#### Selected extract
The "Boer Maak a Plan" Air Conditioner

Featured Project

A survival mechanism built from a polystyrene box and an old usb fan

Completed March 11, 2026

Technologies Used:

Polystyrene BoxOld USB FanFrozen 2L Coke BottlesThermodynamicsSiliconeSurvival Instincts
The "Boer Maak a Plan" Air Conditioner screenshot 1

The "Boer Maak a Plan" Air Conditioner

The Problem: Unbearable Desk Heat

Cape Town is HOT! Today the highest official temperature recorded was 42.1°C. It's a struggle: your're just trying to exist, but the ambient temperature is slowly melting your brain. Air conditioning is expensive, and confusing, and a standard desk fan just pushes hot air around like a convection oven.

I needed a solution that was:

  1. Cheap (ideally free)
  2. Immediate
  3. Capable of cooling me, not necessarily the whole room

The Solution: Thermodynamics and Trash

I looked around the garage (and Mambos) and found the holy trinity of DIY cooling:

  • A polystyrene cooler box (Mambos)
  • An old, dusty USB fan
  • Drain pipe bend lying around
  • Empty 2-litre Coke bottles

The Build

The engineering was... precise-ish.

  1. The Intake: I cut a hole in the lid of the polystyrene box the size of the USB fan.
  2. The Exhaust: I cut a "vent" and siliconed the drain pipe bend to it.
  3. The Engine: I filled the Coke bottles with water and froze them solid.
  1. Assembly: I placed the frozen bottles inside the box, put the lid on, faced the fan downwards into the hole, and plugged it in.

How It Works

It's simple physics. The fan forces warm room air into the box. The air circulates around the frozen thermal mass (the Coke bottles), rapidly cooling down. The now-chilled air is forced out of the drain pipe in my direction, creating a delightful breeze that is much cooler than the ambient air directly onto my face.

Performance Metrics

  • Cooling Time: ~2-4 hours per set of bottles
  • Noise Level: Mild USB whine
  • Condensation Risk: High (towels required)
  • Dignity Level: Critical Low

Lessons Learned

  1. Airflow matters: The "in" hole must be the same size and the "out" hole or back-pressure kills the fan speed.
  2. Ice maintenance: You need a rotation system. One set of bottles in the box, one set in the freezer.
  3. Polystyrene is messy: Cutting that hole created "snow" that I am still finding in the carpet weeks later.

Verdict

Is it pretty? No. Does it look like something from a post-apocalyptic bunker? Yes. But when it's 40°C+ and my brain is melting, this ugly white box is the most beautiful thing I own.

#### Extracted material

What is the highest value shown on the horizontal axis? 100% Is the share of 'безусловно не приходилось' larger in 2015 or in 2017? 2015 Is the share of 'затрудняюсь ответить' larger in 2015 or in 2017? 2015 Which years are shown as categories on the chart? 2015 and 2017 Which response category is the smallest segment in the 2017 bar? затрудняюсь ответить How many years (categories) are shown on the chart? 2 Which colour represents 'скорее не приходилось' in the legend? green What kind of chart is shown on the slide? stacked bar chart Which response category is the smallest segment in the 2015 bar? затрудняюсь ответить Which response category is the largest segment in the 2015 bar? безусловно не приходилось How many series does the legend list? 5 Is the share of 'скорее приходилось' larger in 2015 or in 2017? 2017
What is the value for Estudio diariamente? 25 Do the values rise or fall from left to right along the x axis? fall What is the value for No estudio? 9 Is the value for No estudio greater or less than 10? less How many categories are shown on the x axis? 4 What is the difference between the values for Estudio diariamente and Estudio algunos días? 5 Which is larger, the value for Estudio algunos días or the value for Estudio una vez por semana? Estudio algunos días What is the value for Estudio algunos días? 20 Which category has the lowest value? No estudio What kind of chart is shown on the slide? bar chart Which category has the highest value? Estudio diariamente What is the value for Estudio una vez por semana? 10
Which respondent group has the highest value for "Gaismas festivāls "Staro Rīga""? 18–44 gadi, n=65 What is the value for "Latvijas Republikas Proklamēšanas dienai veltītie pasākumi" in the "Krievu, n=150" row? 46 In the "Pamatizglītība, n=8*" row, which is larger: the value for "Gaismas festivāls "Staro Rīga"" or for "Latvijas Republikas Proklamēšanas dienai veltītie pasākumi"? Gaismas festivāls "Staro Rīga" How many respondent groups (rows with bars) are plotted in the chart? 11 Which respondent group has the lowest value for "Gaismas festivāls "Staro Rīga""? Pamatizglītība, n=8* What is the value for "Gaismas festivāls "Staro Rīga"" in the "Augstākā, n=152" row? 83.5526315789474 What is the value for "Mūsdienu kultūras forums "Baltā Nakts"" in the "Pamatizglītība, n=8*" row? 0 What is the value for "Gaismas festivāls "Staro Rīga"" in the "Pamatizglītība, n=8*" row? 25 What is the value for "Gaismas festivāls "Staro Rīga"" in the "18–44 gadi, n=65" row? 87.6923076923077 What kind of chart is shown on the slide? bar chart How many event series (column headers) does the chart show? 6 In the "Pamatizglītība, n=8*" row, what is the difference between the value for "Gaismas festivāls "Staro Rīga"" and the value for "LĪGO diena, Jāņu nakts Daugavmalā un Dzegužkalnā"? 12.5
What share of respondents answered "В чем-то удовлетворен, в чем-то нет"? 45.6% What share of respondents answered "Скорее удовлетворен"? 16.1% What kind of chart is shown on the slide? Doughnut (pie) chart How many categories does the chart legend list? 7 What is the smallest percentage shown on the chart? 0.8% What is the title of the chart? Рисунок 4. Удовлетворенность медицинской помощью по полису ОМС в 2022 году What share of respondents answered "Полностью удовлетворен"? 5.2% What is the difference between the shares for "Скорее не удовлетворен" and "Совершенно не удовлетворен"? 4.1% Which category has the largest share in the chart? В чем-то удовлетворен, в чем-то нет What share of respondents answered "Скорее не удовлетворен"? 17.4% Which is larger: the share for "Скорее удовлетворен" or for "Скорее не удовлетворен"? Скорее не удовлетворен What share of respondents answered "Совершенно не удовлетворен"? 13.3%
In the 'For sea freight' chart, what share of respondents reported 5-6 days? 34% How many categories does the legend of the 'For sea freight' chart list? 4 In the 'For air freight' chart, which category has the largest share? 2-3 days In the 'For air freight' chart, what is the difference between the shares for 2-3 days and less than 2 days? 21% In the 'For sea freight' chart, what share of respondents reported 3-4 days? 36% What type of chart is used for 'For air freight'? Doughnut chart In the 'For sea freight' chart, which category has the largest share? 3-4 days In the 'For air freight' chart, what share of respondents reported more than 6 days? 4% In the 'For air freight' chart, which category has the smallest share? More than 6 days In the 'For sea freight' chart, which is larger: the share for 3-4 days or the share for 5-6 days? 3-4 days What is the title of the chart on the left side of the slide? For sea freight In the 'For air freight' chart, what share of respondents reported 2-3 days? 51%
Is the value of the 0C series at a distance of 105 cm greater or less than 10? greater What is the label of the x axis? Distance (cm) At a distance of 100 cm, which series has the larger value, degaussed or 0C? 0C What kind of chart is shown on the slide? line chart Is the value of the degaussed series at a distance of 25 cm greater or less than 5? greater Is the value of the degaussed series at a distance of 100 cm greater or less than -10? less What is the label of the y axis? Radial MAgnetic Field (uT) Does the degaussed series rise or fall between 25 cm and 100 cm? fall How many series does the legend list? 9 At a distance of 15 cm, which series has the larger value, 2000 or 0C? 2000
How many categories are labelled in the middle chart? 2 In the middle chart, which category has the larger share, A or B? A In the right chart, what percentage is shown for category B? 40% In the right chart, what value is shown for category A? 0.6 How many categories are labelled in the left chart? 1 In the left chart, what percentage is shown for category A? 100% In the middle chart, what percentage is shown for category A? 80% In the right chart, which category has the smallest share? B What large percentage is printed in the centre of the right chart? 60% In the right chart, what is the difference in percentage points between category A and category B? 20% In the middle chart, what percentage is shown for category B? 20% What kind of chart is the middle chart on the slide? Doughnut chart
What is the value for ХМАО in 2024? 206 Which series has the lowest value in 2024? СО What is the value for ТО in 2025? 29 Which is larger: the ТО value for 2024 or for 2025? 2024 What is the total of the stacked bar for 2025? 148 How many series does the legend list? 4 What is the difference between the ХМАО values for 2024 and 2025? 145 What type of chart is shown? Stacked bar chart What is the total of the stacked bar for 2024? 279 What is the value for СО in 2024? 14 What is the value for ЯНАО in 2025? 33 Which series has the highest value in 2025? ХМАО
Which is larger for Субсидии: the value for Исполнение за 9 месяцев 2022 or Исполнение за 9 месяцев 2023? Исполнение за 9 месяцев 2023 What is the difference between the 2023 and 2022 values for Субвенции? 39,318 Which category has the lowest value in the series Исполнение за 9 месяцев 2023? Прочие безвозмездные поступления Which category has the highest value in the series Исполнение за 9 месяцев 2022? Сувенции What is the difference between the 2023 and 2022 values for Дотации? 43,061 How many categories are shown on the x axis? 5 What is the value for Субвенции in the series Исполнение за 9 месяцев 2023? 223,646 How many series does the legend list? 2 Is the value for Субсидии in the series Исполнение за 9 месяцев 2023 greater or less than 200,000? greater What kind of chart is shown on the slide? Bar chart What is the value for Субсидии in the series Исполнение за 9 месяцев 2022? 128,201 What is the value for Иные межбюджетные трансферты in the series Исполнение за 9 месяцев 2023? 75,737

#### Task 1
Answer these questions using the air conditioner project page:
(a) What was the highest official temperature recorded in Cape Town that day?
(b) How long does one set of bottles provide cooling?
(c) What did cutting the polystyrene create that is still turning up in the carpet?
#### Task 2
Extract the passage of the air conditioner project page between "I needed a solution" and "cooler box (Mambos)", inclusive.
None of the entries is needed here.

#### Exercise solution 1
(a) 42.1°C
(b) About 2 to 4 hours
(c) "Snow"

#### Exercise solution 2
I needed a solution that was:

  1. Cheap (ideally free)
  2. Immediate
  3. Capable of cooling me, not necessarily the whole room

The Solution: Thermodynamics and Trash

I looked around the garage (and Mambos) and found the holy trinity of DIY cooling:

  • A polystyrene cooler box (Mambos)